Google has launched developer access to Gemini Pro, its new multimodal AI that can process both text and image input.
The model, which runs off-device in Google’s data centers, is accessible through the Gemini API and can be integrated using the Google AI SDK, a client SDK for Android. This SDK frees developers from having to build their own backend infrastructure.
Developers can integrate Gemini Pro, generate API keys, and build AI applications all through Google AI Studio. Google says it made it easier for developers to use the Gemini API with a new project template in the latest preview of Android Studio.
The MLLM benchmark wars are on
Gemini Pro’s performance is about the same as GPT-3.5, but according to Google, it outperforms OpenAI’s model in six out of eight benchmarks. Google has also upgraded its ChatGPT competitor Bard with Gemini Pro.
Google’s GPT-4 competitor Ultra will follow early next year. Google has shown that it can outperform GPT-4 on important benchmarks such as MMLU using special prompting methods. Microsoft, meanwhile, has shown that GPT-4, also driven by special prompts, is just as capable, if not more so, on benchmarks.
Microsoft also recently introduced Phi-2, also a small, large language model optimized for on-device performance. Phi-2 outperforms Google’s Gemini Nano in all benchmarks presented by Microsoft.
But that’s just benchmarks, the more interesting part will be how the model behaves in real-world scenarios.

Raw data
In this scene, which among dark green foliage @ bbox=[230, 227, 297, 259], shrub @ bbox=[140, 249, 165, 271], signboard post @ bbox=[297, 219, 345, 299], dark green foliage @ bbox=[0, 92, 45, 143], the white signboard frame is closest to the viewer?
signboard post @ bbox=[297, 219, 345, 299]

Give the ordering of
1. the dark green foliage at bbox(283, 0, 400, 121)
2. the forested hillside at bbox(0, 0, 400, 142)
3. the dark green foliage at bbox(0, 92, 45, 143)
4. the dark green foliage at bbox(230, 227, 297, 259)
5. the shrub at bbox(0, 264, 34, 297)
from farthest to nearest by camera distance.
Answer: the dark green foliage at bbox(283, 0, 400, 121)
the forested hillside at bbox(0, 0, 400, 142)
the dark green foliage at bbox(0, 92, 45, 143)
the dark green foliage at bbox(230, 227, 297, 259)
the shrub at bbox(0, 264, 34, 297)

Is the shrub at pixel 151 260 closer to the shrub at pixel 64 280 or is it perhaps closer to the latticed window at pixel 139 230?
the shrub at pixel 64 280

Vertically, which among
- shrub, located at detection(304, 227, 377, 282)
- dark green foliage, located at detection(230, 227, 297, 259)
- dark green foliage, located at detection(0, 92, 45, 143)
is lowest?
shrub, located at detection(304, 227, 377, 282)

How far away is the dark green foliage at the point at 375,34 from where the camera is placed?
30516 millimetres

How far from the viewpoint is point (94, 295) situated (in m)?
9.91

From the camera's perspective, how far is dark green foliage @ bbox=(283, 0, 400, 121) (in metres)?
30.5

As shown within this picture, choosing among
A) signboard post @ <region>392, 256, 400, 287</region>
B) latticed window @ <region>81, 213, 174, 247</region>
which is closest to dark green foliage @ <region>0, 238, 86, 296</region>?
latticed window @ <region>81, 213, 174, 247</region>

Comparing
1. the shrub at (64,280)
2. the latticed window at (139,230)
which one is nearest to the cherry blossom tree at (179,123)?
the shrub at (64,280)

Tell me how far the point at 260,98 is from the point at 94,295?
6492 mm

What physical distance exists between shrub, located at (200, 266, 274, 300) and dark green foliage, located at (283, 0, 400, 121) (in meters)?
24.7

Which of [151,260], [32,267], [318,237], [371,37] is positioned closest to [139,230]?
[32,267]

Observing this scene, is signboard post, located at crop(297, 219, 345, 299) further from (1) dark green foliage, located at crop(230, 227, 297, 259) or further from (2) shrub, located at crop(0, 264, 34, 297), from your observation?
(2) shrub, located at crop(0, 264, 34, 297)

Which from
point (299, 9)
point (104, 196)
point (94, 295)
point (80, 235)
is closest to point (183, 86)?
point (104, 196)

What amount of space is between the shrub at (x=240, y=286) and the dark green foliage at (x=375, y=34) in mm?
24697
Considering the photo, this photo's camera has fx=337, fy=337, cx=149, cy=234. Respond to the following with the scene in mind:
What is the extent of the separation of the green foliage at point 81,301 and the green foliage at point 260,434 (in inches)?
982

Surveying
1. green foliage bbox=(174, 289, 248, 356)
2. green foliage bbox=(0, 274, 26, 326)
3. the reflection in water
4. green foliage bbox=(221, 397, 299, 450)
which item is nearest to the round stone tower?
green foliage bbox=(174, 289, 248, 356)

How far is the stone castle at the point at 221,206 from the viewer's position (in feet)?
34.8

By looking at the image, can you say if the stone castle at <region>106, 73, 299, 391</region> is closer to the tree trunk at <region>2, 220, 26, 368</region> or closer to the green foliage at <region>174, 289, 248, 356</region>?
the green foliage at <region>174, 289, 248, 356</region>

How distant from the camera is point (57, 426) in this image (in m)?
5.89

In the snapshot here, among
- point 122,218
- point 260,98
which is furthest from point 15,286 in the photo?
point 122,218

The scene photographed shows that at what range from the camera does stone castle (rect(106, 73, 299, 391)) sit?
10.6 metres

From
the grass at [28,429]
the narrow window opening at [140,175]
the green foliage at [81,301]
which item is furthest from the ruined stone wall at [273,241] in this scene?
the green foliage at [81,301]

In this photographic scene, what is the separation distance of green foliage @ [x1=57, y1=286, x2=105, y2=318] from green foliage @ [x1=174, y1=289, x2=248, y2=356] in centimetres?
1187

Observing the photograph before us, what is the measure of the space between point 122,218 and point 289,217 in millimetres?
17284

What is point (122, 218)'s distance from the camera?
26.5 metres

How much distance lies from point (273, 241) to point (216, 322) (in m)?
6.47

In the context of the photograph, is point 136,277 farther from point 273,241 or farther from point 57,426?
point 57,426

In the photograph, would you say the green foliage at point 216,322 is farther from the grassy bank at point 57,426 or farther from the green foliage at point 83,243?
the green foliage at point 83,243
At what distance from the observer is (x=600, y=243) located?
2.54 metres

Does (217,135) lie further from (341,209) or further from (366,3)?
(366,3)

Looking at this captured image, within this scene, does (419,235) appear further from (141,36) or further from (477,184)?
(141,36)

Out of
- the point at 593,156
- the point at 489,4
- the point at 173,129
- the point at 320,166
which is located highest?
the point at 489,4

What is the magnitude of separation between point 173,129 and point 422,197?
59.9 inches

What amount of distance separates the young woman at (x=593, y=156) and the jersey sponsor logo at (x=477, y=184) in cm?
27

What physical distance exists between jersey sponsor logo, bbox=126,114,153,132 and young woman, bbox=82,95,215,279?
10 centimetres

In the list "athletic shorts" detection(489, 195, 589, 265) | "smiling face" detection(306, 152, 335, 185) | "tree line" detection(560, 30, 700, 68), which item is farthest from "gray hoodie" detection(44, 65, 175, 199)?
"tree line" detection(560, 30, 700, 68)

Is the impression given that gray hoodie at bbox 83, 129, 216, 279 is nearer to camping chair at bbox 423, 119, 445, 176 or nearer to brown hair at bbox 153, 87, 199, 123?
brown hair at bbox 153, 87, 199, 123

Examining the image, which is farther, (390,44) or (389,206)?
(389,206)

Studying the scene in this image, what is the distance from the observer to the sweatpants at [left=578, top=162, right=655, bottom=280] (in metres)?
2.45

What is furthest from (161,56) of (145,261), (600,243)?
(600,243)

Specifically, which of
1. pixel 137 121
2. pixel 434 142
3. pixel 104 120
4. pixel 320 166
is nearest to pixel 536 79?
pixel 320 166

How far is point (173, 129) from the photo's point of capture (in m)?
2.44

Work task A
Render this sentence from the Gemini Pro article into Spanish: "Developers can integrate Gemini Pro, generate API keys, and build AI applications all through Google AI Studio."
Work task B
Quote the Gemini Pro article word for word, starting with "Developers can integrate" and going on through "so, on benchmarks.".
The records are separate material and do not belong to the Gemini Pro article.

Task output A
Los desarrolladores pueden integrar Gemini Pro, generar claves de API y crear aplicaciones de IA, todo a través de Google AI Studio.

Task output B
Developers can integrate Gemini Pro, generate API keys, and build AI applications all through Google AI Studio. Google says it made it easier for developers to use the Gemini API with a new project template in the latest preview of Android Studio.
The MLLM benchmark wars are on
Gemini Pro’s performance is about the same as GPT-3.5, but according to Google, it outperforms OpenAI’s model in six out of eight benchmarks. Google has also upgraded its ChatGPT competitor Bard with Gemini Pro.
Google’s GPT-4 competitor Ultra will follow early next year. Google has shown that it can outperform GPT-4 on important benchmarks such as MMLU using special prompting methods. Microsoft, meanwhile, has shown that GPT-4, also driven by special prompts, is just as capable, if not more so, on benchmarks.